基于图像的空间推理数据
════════
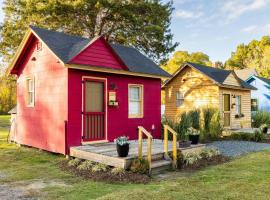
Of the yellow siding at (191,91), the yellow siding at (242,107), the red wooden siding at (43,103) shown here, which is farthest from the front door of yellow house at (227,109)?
the red wooden siding at (43,103)

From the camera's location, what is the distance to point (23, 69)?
1218 cm

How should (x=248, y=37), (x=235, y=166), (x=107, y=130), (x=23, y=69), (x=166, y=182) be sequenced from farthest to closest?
(x=248, y=37)
(x=23, y=69)
(x=107, y=130)
(x=235, y=166)
(x=166, y=182)

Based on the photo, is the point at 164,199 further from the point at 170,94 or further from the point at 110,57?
the point at 170,94

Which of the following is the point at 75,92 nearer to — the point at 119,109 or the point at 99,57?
the point at 99,57

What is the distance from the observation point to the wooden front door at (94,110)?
33.1 feet

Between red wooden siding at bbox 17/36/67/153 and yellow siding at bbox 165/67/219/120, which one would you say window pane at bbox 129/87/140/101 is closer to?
red wooden siding at bbox 17/36/67/153

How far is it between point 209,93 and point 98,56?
10.2 metres

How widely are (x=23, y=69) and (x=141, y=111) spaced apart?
5625 millimetres

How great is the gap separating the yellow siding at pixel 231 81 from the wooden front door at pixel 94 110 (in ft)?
33.3

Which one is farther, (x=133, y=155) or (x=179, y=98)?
(x=179, y=98)

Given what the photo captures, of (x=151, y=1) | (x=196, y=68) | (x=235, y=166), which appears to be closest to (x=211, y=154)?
(x=235, y=166)

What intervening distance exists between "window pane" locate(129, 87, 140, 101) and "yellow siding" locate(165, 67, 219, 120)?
605 cm

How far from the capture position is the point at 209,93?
18.1m

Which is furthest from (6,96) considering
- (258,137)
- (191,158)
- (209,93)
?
(191,158)
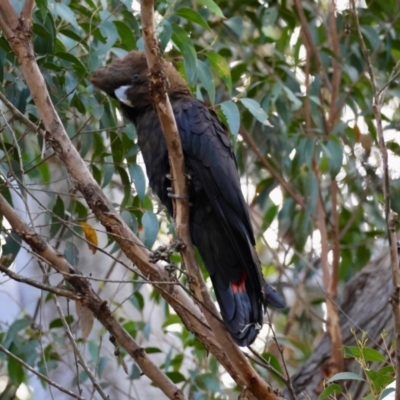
════════
**练习说明**
请重新写出从含有“What intervening distance”的那一行起直到条目结尾的这一段，把其中的“window pane”替换为“glass pane”，其余内容一律不变。答案中不要包含图片。

**参考解答**
What intervening distance exists between "glass pane" locate(129, 87, 140, 101) and "yellow siding" locate(165, 67, 219, 120)?
605 cm

How far from the capture position is the point at 209,93?
18.1m

Which is furthest from (6,96) considering
- (258,137)
- (191,158)
- (209,93)
?
(191,158)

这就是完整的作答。